Everything You Ever Wanted to Know About Litigation Finance



Category: Litigation Financing

Quite understandably, the idea of ‘funding lawsuits’ doesn’t sit well with a lot of people. The notion that a plaintiff might sell a stake in their lawsuit to a third party (thereby transforming the lawsuit into an investable asset) just feels… a bit icky. But the truth is, once people look beyond the ‘ick factor,’ they’re often surprised to learn that not only are their concerns unfounded but that litigation finance actually benefits individuals and small businesses who are most in need. In fact, one might easily argue that litigation finance helps remove a good portion of the ‘ick’ from our current legal system.

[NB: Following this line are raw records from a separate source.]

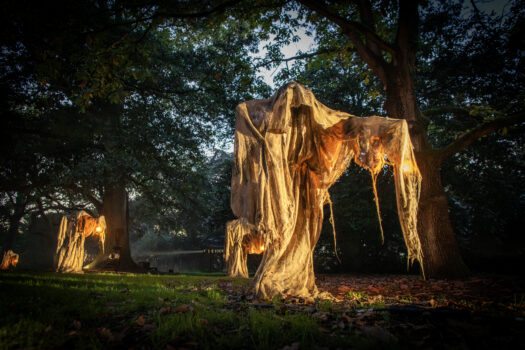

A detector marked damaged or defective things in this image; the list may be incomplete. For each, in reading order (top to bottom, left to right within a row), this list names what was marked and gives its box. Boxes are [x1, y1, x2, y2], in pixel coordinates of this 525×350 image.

tattered cloth [228, 82, 422, 298]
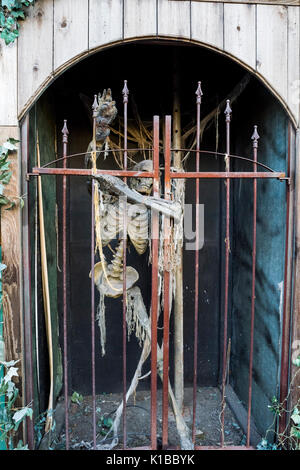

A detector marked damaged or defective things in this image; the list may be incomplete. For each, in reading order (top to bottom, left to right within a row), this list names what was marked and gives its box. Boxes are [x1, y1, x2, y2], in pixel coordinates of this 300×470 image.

rusty iron gate [24, 81, 292, 452]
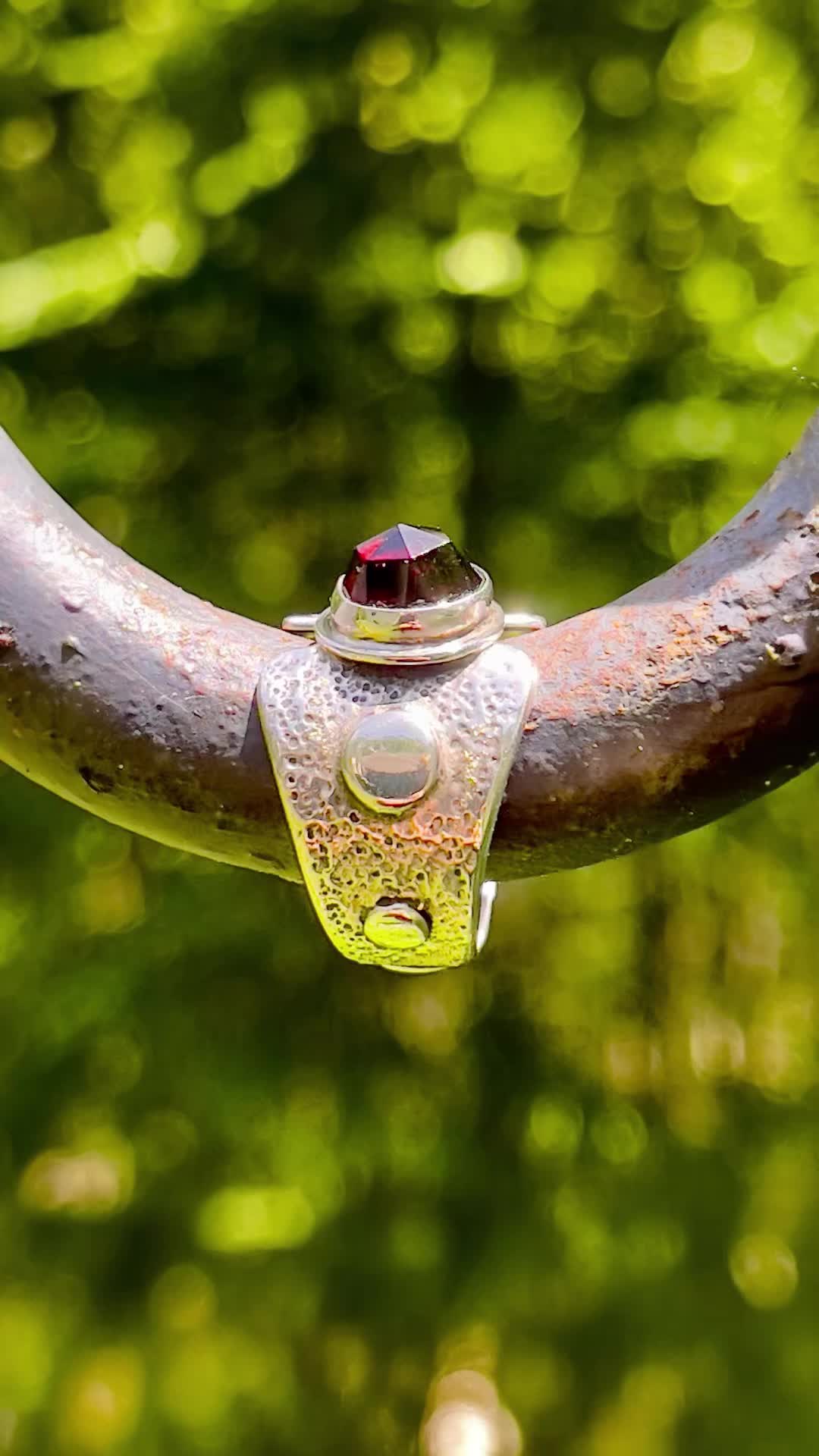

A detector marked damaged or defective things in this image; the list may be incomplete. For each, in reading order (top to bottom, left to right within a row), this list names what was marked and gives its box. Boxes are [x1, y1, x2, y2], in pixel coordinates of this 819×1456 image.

rusty metal rod [2, 416, 816, 879]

To find out how, let’s take a closer look at what exactly litigation finance is, who uses it, and how it benefits claimants, lawyers, and investors alike.

What is Litigation Finance?

At its most basic level, litigation finance (also called litigation funding) is when a third party provides capital to a plaintiff (or sometimes even a defendant) in return for a portion of any financial recovery from the underlying lawsuit. The capital provided by monetizing a legal claim is often directly applied to the costs of litigation, including attorneys’ fees, investigative fees, expert witness fees and court expenses. A litigation finance transaction is not classified as a loan because it is non-recourse; meaning that if you lose the case, you owe your litigation funder nothing. The funder only receives a payout if the case is won, or if a settlement is reached.

Who Uses Litigation Finance?

While presumably for those who can’t afford the cost of litigation, the truth is that everyone and anyone can benefit from litigation finance. Individuals, class action and mass tort claimants, Fortune-500 companies, universities, and businesses of all sizes have taken advantage of the capital security that litigation finance offers.

Now you may be asking yourself, why would a Fortune-500 company seek financing for a lawsuit? Surely they can afford the costs of litigation, so why take money upfront in exchange for giving away a (potentially large) cut on the back-end?

The answer lies in a little-known accounting loophole that affects the balance sheets of publicly traded companies. You see, any time a company undergoes litigation – and companies are always undergoing litigation (According to Norton Rose Fulbright, 90% of U.S. corporations are engaged in litigation at any one time) – the expenses of the litigation need to be deducted from the company’s balance sheet. And since B2B litigation moves about as fast as a snail through molasses, those expenses can quickly add up, meaning companies could see millions of dollars in ‘lost capital’ from their balance sheets over the course of several years.

And if there’s one thing investors on Wall Street don’t like, it’s lost capital. Sure, you can try to explain that your case is a guaranteed win, or that you’ll settle any day now and see all of your money back plus a hefty payout… but good luck convincing Analysts on the Street to look beyond the numbers. And the worst part is, even if you do win your case or reach a settlement, Wall Street accepts the eventual payout for exactly what it is – a one-time transaction. This means Analysts discount its significance when assessing your stock valuation going forward.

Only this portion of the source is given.